Preferably, the insulation coatings 14 are formed with an overall thickness within the approximate range of 0.5 mils to 5 mils. In order to insure that the insulation and shield will melt during the soldering operation, the materials of which they are comprised should, of course, have melting temperatures equal to or lower than the soldering temperature. For example, the insulation coating 14 may be formed from a polyurethane material or a polyurethane with a relatively thin nylon overcoat. Other examples of materials for the insulation coating 14 include polyesters, photopolymers, polypropylene as well as other similar thermoplastic and dielectric materials. Further, such melting temperatures should not be lower than the ambient temperature expected in the region where the cable is employed. As a general rule, the melting temperature of the insulation and shielding should be at least about 105° C.
Because the invention relates to ultra-miniature cables which are typically connected using soft soldering techniques, and because very high temperatures may damage the cable, the melting temperatures of the insulation and shield materials should be relatively low as compared with many materials conventionally employed for such purposes. Since the highest melting temperatures for conventional soft solders are in the area of about 250° C., the insulation and shield materials utilized in the ultra-miniature cables of the present invention should preferably have melting temperatures below this general level.
When a plurality of stranded conductors 12 are employed within the cable as illustrated in FIG. 1, each of the low voltage conductors 12 is formed from one of the conductive materials listed above and is within the approximate size range of 52 to 32 AWG. Each of the conductors 12 is preferably 40 AWG copper stranding to form a 32 AWG composite conductor (7 × 40) for the cable.
The size of the conductors 12 and the thicknesses of the various coatings including the insulation coating 14 and the semiconductive coating 16 are selected to maintain an overall diameter for the cable 10 of approximately 0.015 to 0.025 inches (or 0.0375 to 0.0625 centimeters).

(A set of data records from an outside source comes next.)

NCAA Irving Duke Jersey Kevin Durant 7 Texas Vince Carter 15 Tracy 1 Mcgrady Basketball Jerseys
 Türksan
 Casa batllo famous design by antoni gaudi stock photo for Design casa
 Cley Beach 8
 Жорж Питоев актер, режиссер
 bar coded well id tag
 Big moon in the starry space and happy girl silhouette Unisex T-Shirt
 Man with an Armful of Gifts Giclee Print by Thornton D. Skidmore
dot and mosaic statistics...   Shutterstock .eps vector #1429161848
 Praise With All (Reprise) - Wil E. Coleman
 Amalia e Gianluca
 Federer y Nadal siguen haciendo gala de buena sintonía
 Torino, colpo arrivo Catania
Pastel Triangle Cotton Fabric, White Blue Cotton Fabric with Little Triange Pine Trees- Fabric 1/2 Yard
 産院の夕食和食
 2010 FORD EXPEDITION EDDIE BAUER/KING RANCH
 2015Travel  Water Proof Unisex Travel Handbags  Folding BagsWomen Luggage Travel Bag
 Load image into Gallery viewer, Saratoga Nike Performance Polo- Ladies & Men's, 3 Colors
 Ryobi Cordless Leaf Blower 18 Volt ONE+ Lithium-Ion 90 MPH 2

The semiconductive coating 16 is selected to have a thickness within the approximate range of 1 to 10 mils. It is again noted that the function of the semiconductive coating 16 is to provide a ground shield for the cable. Accordingly, it is not essential that the semiconductive coating 16 be electrically continuous as was described above for the insulation coatings 14.
The coating 16 may also be formed for example from conductive PVC (polyvinyl chloride) or polyethylene for example. Normally, such conductive polymers are prepared by loading the resin with carbon or other conductive particles to provide an appropriate degree of electrical conductivity.
The thickness of the insulation coating 14 serves not only to maintain the overall minimum diameter for the cable 10 but also to permit the semiconductive coating 16 to more readily accomplish its function of dissipating any external signals from around the low voltage conductors 12.
The embodiment of FIG. 1A is generally similar to that of FIG. 1. Accordingly, components of the FIG. 1A which corresponds to components of the FIG. 1 embodiment are indicated by similar primed numerals. It may thus be seen that the cable 10' of FIG. 1A also includes seven similar low voltage conductors 12' which have individual insulation coatings 14'. The combination of insulation coated conductors 12' is surrounded by a semiconductive coating 16'. The conductors 12', the insulation coatings 14' and the semiconductive coating 16' are each similar to the components 12, 14 and 16 described above in connection with FIG. 1.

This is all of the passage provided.